Children from low-income families are also more likely to experience parental joblessness, substance abuse, homelessness, and/or absence of a parent – leading to toxic stress levels that brain research shows hardwires young children’s brains and slows cognitive and emotional development.
History of the Success Equation
In 2010, Children First/CIS launched a listening project to document the experience of families facing poverty in Buncombe County. 113 low-income people, including teen and Latina mothers, participated in focus groups and one-on-one interviews. Additionally, we interviewed service providers that work with low-income families. Interview participants represented a widegeographic range: from public housing in the city, the Emma community, south Asheville, east Asheville, and Barnardsville.
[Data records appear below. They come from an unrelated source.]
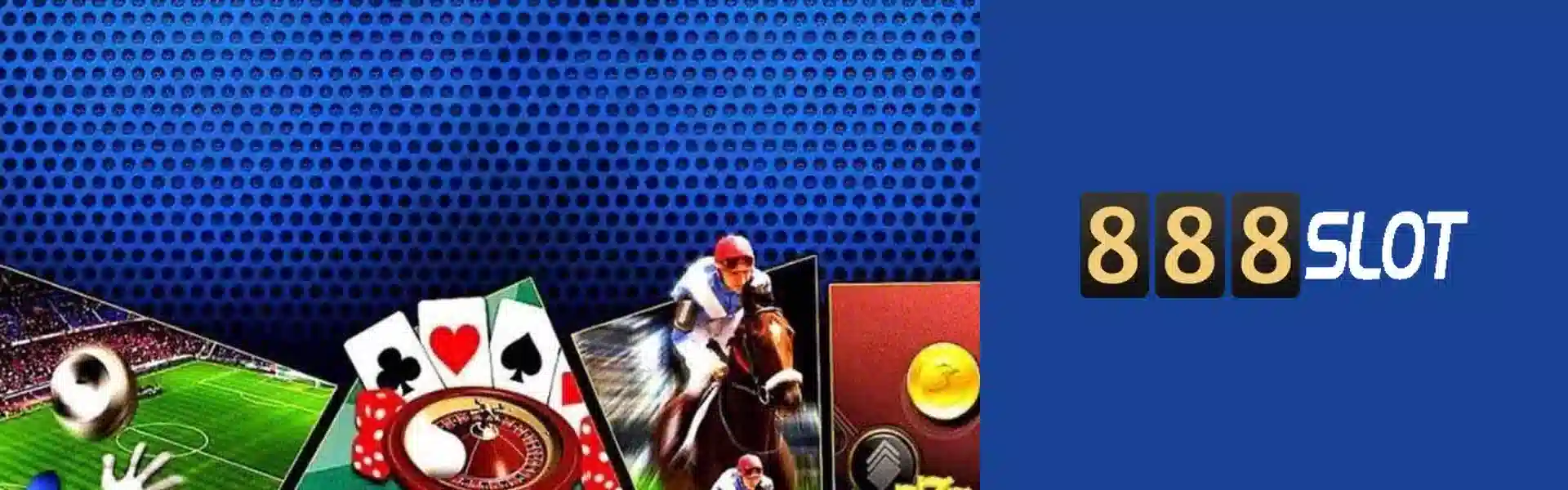 888SLOT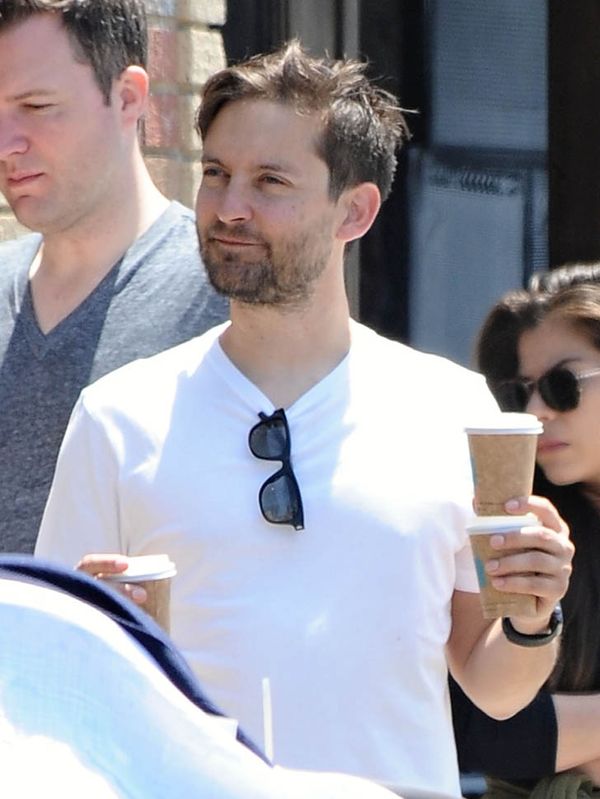 Smutty Social Media, Monday June 22, 2015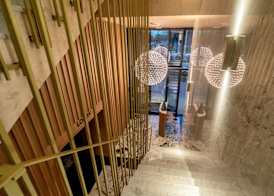 HOTEL AGAPE 2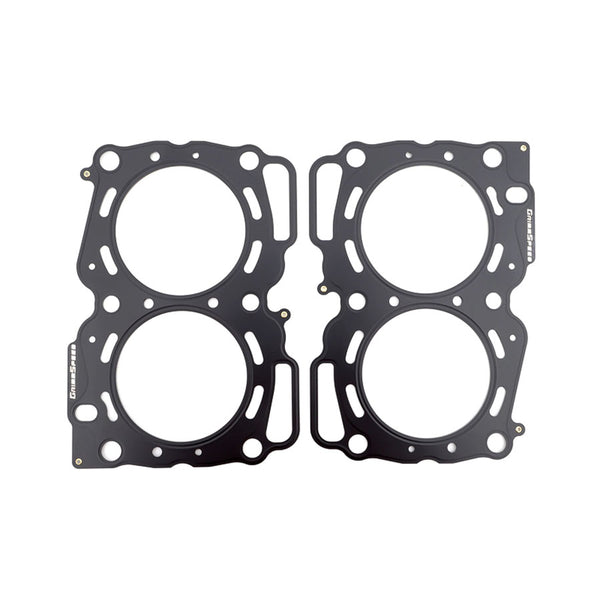 GRMEJGaskets1_600x.jpg?v=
Children First/CIS presented the issues raised by the listening session to a broader community summit for action ideas. In May 2011, Children First/CIS hosted a two-day appreciative inquiry summit attended by 120 participants representing local organizations, community leaders, low-income individuals and interested community members. Out of this summit, an Action Plan was created and committees formed.
The current Success Equation Action Plan includes emphasis in the three key focus areas identified from interviews and at the summit: Early Childhood Development • Child &Family Supports • Family Economic Stability
The Success Equation unites our community to alleviate the root causes of child poverty. We do this in Buncombe County through the following roles:
- Educator – reporting poverty data, messaging about poverty’s impact, and inspiring broader dialogue focused on solutions.
- Advocate – building a local advocacy voice supportive of public policy and investment in effective programs that meet children’s basic needs and place them on a path to success.
- Convener – connecting individuals, businesses, government, schools, faith communities, and organizations to enhance promising strategies, collaborations, and creative/provocative ideas.